• **TEXT BLOCK**
———

Review by Solandia
The Tarot Lenormand is a full 78-card Tarot deck that has been inspired by the Mlle. Lenormand oracle decks. Mlle. Marie Anne Lenormand was a French fortune-teller born in the mid-nineteenth century, who was famous then for being fortune-teller to Napoleon Bonaparte’s first wife. Mlle. Lenormand is better known now for the cartomantic decks that have been titled after her, even though she never made her own deck.
Illustrated by Ernest Fitzpatrick, artist of the Harmonious Tarot, visually these Tarot cards are set in the French Napoleonic era in costume and experience. The artistic style is fine and detailed, but not overly busy – there is instead a feeling of space and calm to many of the cards.
The major arcana cards are roughly based on standard tarot symbolism, but are rather more spare in appearance and prosaic in content. The Hierophant is illustrated as a Pope but without kneeling acolytes; the Hanged Man is a scarecrow dangling from the gallows by the left foot. The Devil is more traditionally biblical, appearing as a horned snake wound around the apple of tree in the Garden of Eden; an innocent looking Adam and Eve are in the background. The Star (here titled as The Stars) shows a white-bearded man looking through a telescope, his compass and calculations on the table in front of him.
The minor arcana have regular Tarot suits of Chalices, Wands, Pentacles and Swords, and court cards of Knave, Knight, Queen and King, and focus on daily and family life in the style of the era. The cards have a country feel, as though set in and around a small, well-heeled French town in the late eighteenth century. Some of the cards are quite literal – the Ace of Pentacles shows a table with jewelry, golden caskets and stacks of coins - and others are more non-traditional farming or nature scenes of bears, birds, landscapes with beautiful skies, or indoor scenes. One of my favourite cards is the Nine of Pentacles, a tranquil scene of a manicured lawn, lake with fountain and statue, large trees and expensively dressed couples in the distance, and a butterfly in the foreground.
There is a small amount of nudity in the deck, but presented in a classical or tasteful manner; for example, a child breastfeeding in the Two of Chalices, the nude Adam and Eve in the Devil, and a women rising from a grave in Judgement.
A minor problem I had with this deck (one that quite a few decks suffer from, admittedly) is lack of difference between the court cards. The Kings and Queens are not easy to tell apart through their dress, background or activity, without looking at the titles. They have minor differences, but apart from their suit emblems could be virtually interchangeable. Some of the minor-arcana illustrations also make radical departures from what I know as standard meanings – the Three of Pentacles is here associated with conflict and the Two of Pentacles, nostalgia, and most oddly, the Three of Swords is hope, optimism and good omens (?).
The companion booklet is a typical one from Lo Scarabeo, with limited space for the introduction to the deck; upright and reversed meanings for the cards (though, confusingly, reversed is labeled ‘U’ for upside-down); and a divining spread called the Gypsy Method. The meanings are straightforward, practical divinatory meanings, as befits a deck based on the Mlle. Lenormand style. For example:
II – The High Priestess. Study. Well-considered decision. Tendency to avoid ties. Platonic love. Sensitivity. U: ignorance. Self-importance. Pedantry. Selfishness. Immorality.
5 of Swords. Pushiness. Intrusion into private matters. Violation of privacy. Serious interference. U: offence. Possibility of being robbed or tricked.
King of Pentacles: Merchant. Entrepreneur or broker. Search for a financial backer. Cautious investment. U: speculator. Old and depraved man. Strong enemy.
The Tarot Lenormand is a deck for questions of daily life, family, close relationships, work -– for experiential situations rather than spiritual ones. It isn’t the best for beginners or serious study due to the departure from standard symbolism, but it’s a pleasant reading deck. The cards are also rather pretty and non-confronting, so could also be useful for readings for the general public.
Kate Hill (also known as Solandia) is the founder and editor of Aeclectic Tarot, and has reviewed more than 200 decks over the years.

———

• **DATA SECTION**
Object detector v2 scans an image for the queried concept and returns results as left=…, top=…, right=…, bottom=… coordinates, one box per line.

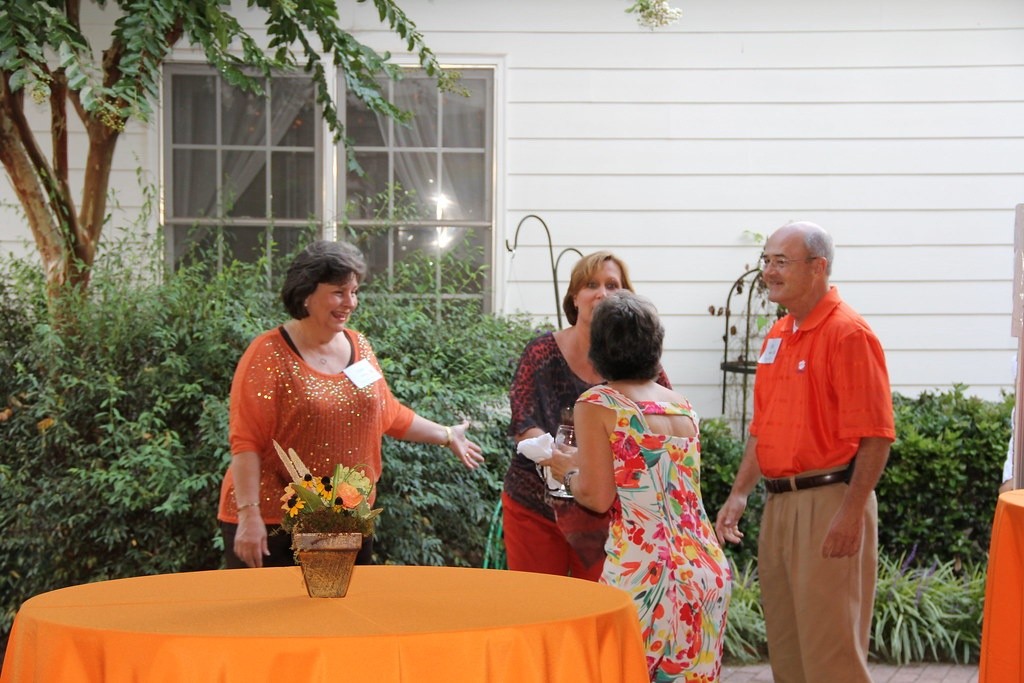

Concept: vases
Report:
left=292, top=532, right=362, bottom=599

———

• **WORK TASK A**
Answer these from the Tarot Lenormand review, one line each:
(i) Who illustrated the deck?
(ii) How is the Hanged Man depicted?
(iii) What is the divining spread in the companion booklet called?
• **WORK TASK B**
In the Tarot Lenormand review, turn the paragraph beginning "The minor arcana have regular Tarot suits" into a short bulleted list that keeps its main facts.
The listing has no connection to the Tarot Lenormand review.

• **WRITTEN SOLUTION A**
(i) Ernest Fitzpatrick
(ii) As a scarecrow dangling from the gallows by the left foot
(iii) The Gypsy Method

• **WRITTEN SOLUTION B**
- Suits: Chalices, Wands, Pentacles and Swords
- Court cards: Knave, Knight, Queen and King
- Theme: daily and family life in the style of the era, with a country feel, as if set around a small, well-heeled French town in the late eighteenth century
- Some cards are literal. The Ace of Pentacles shows a table with jewelry, golden caskets and stacks of coins.
- Others are non-traditional farming, nature or indoor scenes, such as bears, birds and landscapes with beautiful skies.
- A favorite card is the Nine of Pentacles, which shows a tranquil scene with a manicured lawn, a lake with a fountain and statue, large trees, expensively dressed couples in the distance and a butterfly in the foreground.